TASK OBJECTIVE: Pictures aside, write every record out again word for word.

Stored data entries:
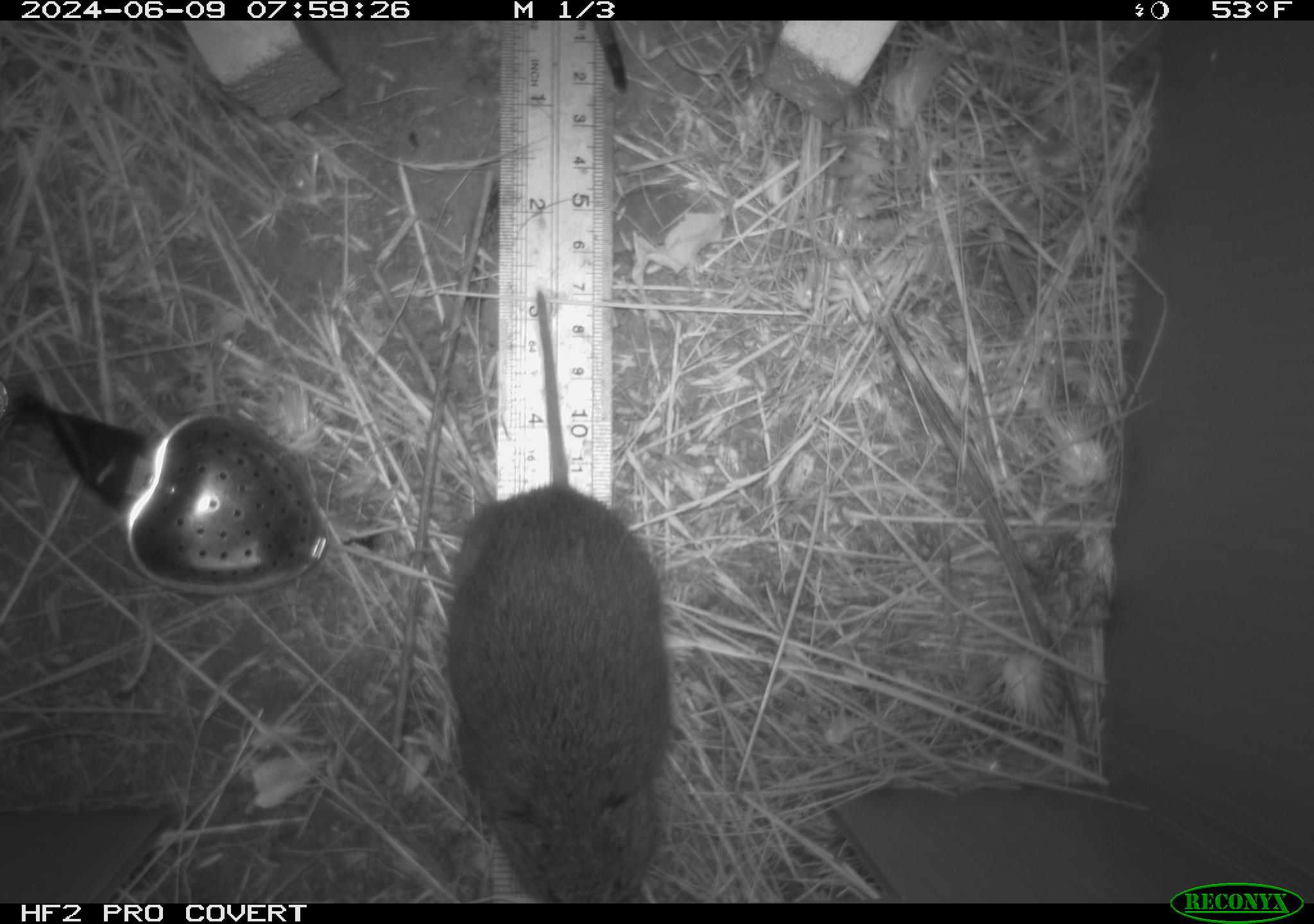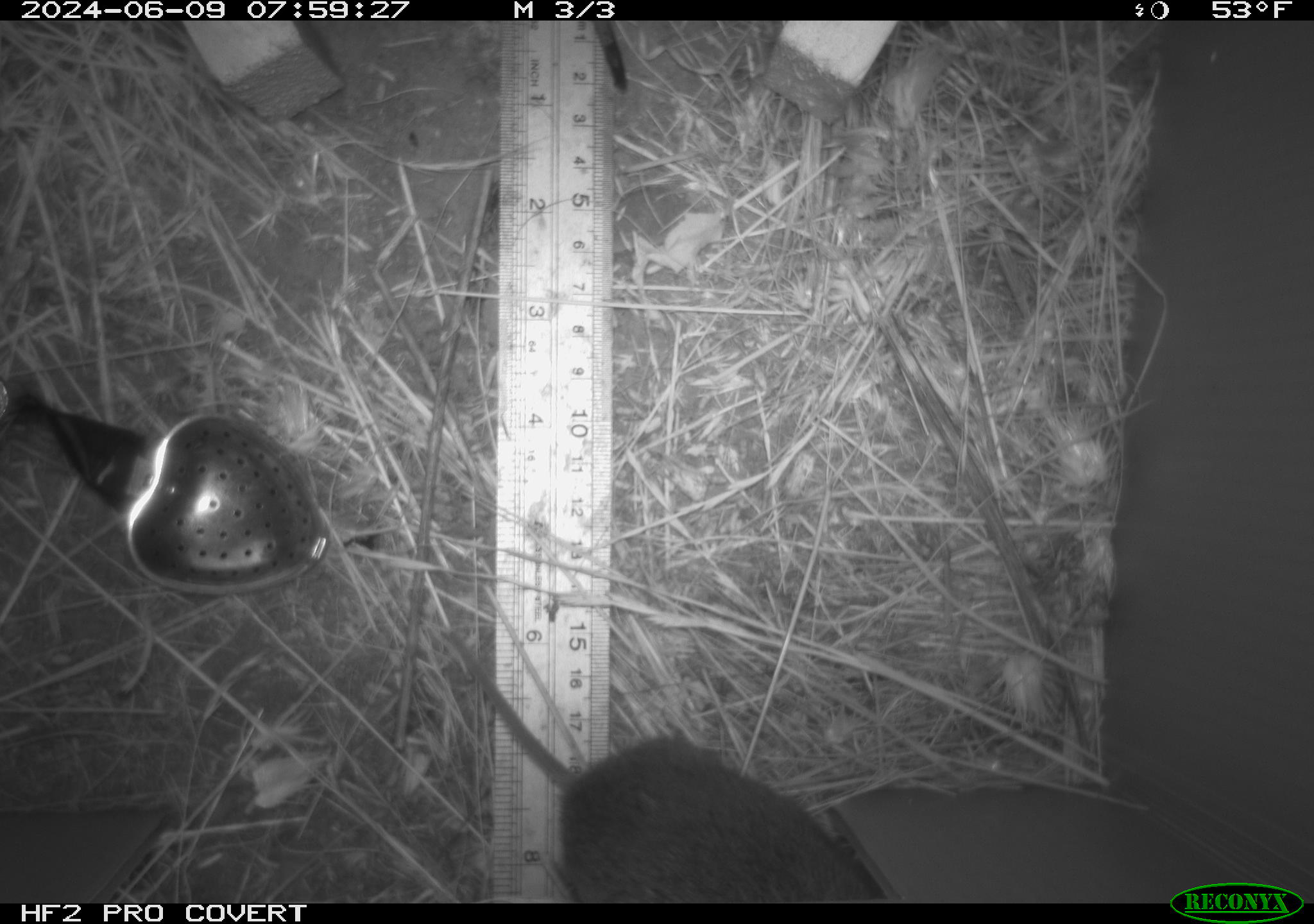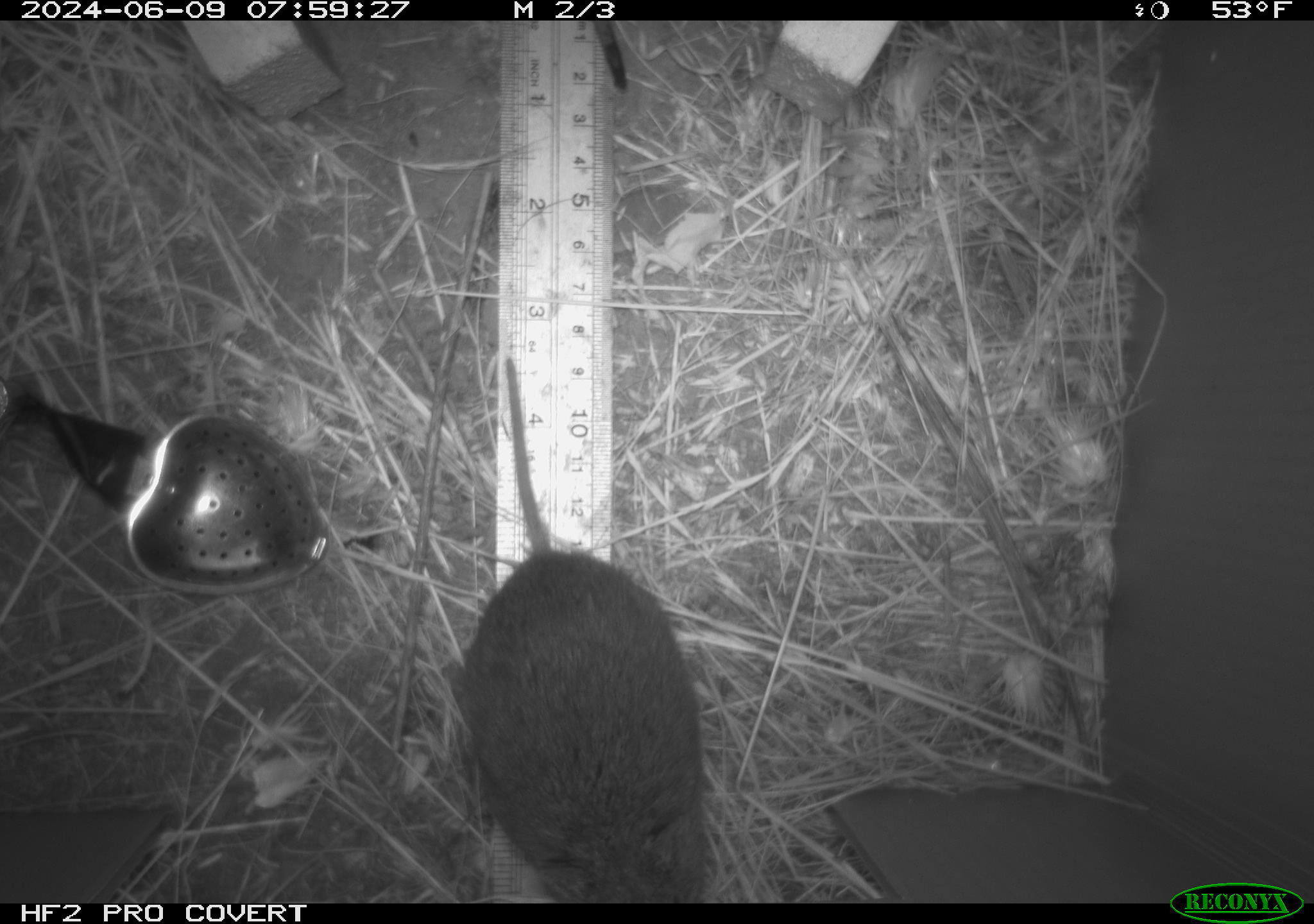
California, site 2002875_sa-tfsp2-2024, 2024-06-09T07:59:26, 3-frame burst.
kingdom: Animalia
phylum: Chordata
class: Mammalia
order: Rodentia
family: Cricetidae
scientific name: Arvicolinae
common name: voles, lemmings, and muskrats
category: arvicolinae subfamily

EXPECTED ANSWER:
California, site 2002875_sa-tfsp2-2024, 2024-06-09T07:59:26, 3-frame burst.
kingdom: Animalia
phylum: Chordata
class: Mammalia
order: Rodentia
family: Cricetidae
scientific name: Arvicolinae
common name: voles, lemmings, and muskrats
category: arvicolinae subfamily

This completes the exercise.